▶ _Short problem_
Please write out exactly the lines that begin at the line containing "What distance do" and run to the end of the records.

◇ ◇ ◇ ◇

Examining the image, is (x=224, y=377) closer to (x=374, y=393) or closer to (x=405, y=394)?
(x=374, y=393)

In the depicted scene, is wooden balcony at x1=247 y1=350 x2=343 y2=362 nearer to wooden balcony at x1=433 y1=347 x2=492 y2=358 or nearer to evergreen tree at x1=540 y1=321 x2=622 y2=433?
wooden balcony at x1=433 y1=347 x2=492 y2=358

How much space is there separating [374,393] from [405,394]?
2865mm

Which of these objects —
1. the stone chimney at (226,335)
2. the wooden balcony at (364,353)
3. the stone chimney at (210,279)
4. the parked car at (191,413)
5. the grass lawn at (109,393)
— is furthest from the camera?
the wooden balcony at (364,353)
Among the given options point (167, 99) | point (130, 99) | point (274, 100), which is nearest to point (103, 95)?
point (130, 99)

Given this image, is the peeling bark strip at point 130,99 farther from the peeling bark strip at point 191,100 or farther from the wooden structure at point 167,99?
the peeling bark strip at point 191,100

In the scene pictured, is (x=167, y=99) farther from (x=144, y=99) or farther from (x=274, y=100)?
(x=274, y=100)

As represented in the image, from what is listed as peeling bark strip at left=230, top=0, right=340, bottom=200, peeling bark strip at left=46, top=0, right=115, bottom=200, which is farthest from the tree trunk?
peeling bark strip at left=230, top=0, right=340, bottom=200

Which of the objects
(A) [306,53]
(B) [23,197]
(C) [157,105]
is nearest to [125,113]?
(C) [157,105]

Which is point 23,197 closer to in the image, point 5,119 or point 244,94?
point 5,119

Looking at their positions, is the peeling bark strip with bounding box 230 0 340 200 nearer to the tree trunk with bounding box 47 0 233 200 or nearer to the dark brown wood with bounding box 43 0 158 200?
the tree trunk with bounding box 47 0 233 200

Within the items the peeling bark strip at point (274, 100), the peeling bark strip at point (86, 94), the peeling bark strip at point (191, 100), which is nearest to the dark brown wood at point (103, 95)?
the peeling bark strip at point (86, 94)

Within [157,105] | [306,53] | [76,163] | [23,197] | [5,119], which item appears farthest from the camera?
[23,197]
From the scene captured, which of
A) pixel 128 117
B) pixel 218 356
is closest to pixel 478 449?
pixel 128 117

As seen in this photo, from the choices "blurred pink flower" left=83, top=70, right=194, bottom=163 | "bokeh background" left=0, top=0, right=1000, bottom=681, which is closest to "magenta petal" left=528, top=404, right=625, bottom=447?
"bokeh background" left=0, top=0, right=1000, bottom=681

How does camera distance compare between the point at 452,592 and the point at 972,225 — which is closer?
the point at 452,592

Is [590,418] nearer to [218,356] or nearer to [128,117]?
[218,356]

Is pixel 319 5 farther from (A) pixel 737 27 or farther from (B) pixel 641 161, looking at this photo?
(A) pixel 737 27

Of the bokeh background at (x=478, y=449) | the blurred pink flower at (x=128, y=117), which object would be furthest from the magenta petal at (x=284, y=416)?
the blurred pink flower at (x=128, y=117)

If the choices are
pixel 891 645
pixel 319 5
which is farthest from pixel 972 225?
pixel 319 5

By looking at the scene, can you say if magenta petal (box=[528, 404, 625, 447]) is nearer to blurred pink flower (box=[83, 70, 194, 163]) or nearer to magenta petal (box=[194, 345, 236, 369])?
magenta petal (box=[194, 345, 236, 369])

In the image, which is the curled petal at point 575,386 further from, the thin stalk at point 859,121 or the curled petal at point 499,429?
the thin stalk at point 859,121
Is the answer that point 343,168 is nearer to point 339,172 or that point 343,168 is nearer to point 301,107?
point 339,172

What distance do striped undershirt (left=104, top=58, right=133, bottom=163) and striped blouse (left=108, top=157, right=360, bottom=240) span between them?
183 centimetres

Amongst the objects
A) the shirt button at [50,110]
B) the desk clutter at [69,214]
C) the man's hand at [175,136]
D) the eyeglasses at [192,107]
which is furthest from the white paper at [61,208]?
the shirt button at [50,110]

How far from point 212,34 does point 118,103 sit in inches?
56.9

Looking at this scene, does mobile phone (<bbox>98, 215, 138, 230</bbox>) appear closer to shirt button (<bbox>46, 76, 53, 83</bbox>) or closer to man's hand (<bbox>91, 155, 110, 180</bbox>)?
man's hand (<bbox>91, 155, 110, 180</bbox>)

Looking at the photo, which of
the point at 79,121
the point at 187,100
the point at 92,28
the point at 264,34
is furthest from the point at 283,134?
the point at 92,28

◇ ◇ ◇ ◇

▶ _Response for this exercise_
What distance do striped undershirt (left=104, top=58, right=133, bottom=163) and striped blouse (left=108, top=157, right=360, bottom=240) span between them?
183 centimetres

Amongst the objects
A) the shirt button at [50,110]
B) the desk clutter at [69,214]
C) the man's hand at [175,136]
D) the eyeglasses at [192,107]
which is furthest from the white paper at [61,208]?
the shirt button at [50,110]

How far from point 212,34 does point 118,103 sit in inches?
56.9

Looking at this scene, does mobile phone (<bbox>98, 215, 138, 230</bbox>) appear closer to shirt button (<bbox>46, 76, 53, 83</bbox>) or closer to man's hand (<bbox>91, 155, 110, 180</bbox>)?
man's hand (<bbox>91, 155, 110, 180</bbox>)

Looking at the photo, which of
the point at 79,121
the point at 187,100
the point at 92,28
the point at 264,34
is furthest from the point at 283,134?
the point at 92,28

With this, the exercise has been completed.